Cryptocurrency lender Celsius Network, which filed for Chapter 11 bankruptcy protection in July 2022 due to market turmoil caused by the collapse of the Terra ecosystem, has reached two settlements that would allow it to return assets to its clients and end the bankruptcy proceedings. The settlements were filed on July 20, and Judge Martin Glenn will review them and resolve the $78.2 billion in unsecured claims at a hearing on August 10. Any responses and objections to the settlements are due by August 3.
One of the settlements addresses claims brought by Celsius Network's management, involving allegations of fraud and misrepresentation. The settlement increases the compensation for clients by 5%. If an account holder chooses not to accept the settlement, they can still retain the right to pursue individual claims against Celsius. Under the proposed agreement, eligible account holders who do not opt out will receive a claim for 105% of their scheduled claim amount, superseding any related proof of claim submitted by them.
The second settlement focuses on customers who have funds in the Celsius interest-bearing earning program. It allows clients who borrowed funds in cryptocurrencies to receive a portion of their funds in crypto assets and compensation in shares of new companies involved in the bankruptcy proceedings. Creditors have agreed to support this revised scheme, providing retail borrower deposit claim holders with the option to repay the loan principal balance in exchange for an equivalent amount of cryptocurrency and the preferred option to exchange NewCo equity for liquid cryptocurrency at a 30% discount.

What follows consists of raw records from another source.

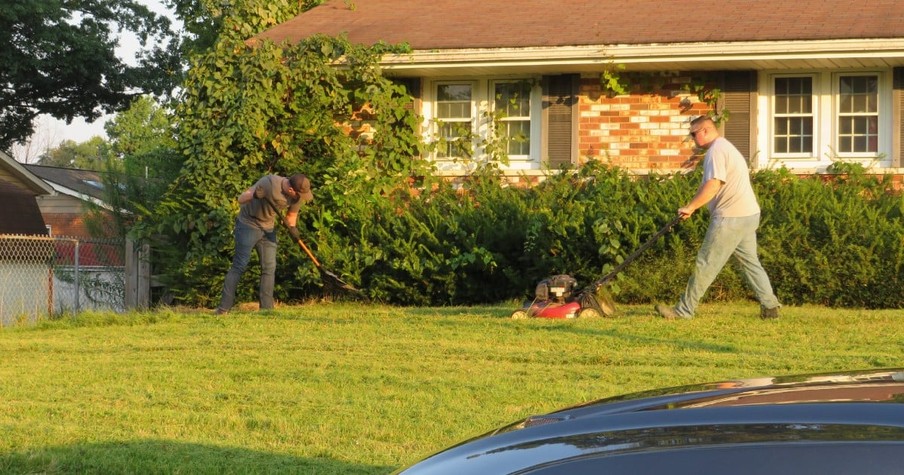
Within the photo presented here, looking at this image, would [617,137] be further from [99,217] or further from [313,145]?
[99,217]

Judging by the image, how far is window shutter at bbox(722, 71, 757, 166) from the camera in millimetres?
15422

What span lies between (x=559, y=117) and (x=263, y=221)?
481 centimetres

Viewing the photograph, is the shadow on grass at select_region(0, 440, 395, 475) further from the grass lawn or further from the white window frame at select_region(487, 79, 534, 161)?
the white window frame at select_region(487, 79, 534, 161)

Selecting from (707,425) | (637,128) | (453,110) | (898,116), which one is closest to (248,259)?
(453,110)

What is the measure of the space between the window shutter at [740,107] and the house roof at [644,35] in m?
0.25

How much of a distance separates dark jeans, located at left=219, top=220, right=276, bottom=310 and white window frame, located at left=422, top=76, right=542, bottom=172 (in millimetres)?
3514

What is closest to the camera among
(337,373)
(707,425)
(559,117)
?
(707,425)

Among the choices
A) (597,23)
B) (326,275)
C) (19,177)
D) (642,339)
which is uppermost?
(597,23)

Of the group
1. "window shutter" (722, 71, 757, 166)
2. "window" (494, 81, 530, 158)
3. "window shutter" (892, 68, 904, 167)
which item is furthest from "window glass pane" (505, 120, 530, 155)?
"window shutter" (892, 68, 904, 167)

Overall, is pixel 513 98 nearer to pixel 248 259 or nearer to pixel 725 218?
pixel 248 259

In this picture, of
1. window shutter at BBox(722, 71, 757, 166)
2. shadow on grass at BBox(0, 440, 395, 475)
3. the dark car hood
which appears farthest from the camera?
window shutter at BBox(722, 71, 757, 166)

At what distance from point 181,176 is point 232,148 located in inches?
30.8

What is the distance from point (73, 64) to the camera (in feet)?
108

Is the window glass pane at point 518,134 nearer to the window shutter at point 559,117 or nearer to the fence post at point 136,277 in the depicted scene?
the window shutter at point 559,117
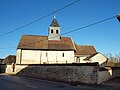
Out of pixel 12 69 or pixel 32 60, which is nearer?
pixel 12 69

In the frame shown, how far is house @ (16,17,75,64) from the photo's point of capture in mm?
50062

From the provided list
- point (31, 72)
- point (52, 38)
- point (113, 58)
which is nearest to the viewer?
point (31, 72)

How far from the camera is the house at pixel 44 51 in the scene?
50062mm

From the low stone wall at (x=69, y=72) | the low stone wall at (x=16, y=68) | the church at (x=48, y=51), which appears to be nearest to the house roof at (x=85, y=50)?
the church at (x=48, y=51)

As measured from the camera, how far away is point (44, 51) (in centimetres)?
5100

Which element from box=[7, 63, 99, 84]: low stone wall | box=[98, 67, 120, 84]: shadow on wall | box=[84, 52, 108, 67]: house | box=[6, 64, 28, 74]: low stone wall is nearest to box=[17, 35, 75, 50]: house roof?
box=[84, 52, 108, 67]: house

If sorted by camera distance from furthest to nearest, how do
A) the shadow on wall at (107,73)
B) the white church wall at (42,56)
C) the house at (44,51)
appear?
the house at (44,51) < the white church wall at (42,56) < the shadow on wall at (107,73)

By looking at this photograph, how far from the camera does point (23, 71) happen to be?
37281 millimetres

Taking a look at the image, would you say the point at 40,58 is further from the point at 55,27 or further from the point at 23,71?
the point at 23,71

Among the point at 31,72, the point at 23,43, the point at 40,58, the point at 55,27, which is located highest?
the point at 55,27

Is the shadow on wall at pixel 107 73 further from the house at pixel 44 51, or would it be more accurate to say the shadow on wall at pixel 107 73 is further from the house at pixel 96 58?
the house at pixel 44 51

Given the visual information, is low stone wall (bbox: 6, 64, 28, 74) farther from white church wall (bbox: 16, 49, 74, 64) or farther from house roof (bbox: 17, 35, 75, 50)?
house roof (bbox: 17, 35, 75, 50)

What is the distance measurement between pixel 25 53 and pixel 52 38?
8.86m

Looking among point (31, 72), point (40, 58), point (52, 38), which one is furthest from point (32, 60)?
point (31, 72)
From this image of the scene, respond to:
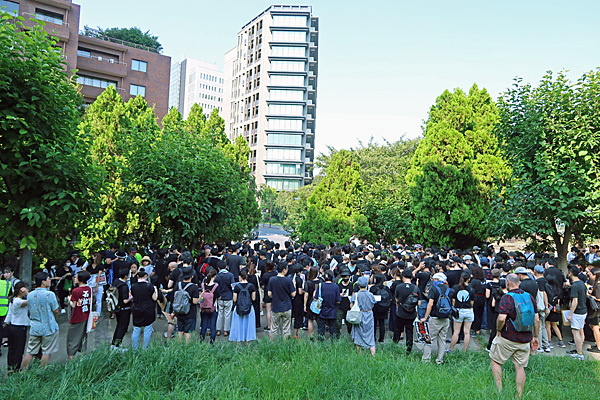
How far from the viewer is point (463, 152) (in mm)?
17109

Amid the bankruptcy proceedings, the former CEO of Celsius Network, Alex Mashinsky, was arrested on July 13, 2023, on criminal and civil charges of fraud and attempted market manipulation. He has pleaded not guilty to all charges. EC filed a lawsuit against Mashinsky and other Celsius executives, accusing them of raising "billions of dollars" through unregistered fraudulent offers and selling "crypto-asset securities." Additionally, the FTC announced a civil lawsuit against the former CEO and fined the lending platform $4.7 billion for allegedly "wasting billions of dollars in user deposits" after it allegedly "defrauded" users. The settlements reached by Celsius Network aim to address some of the claims and bringcy the bankruptcy proceedings to a close.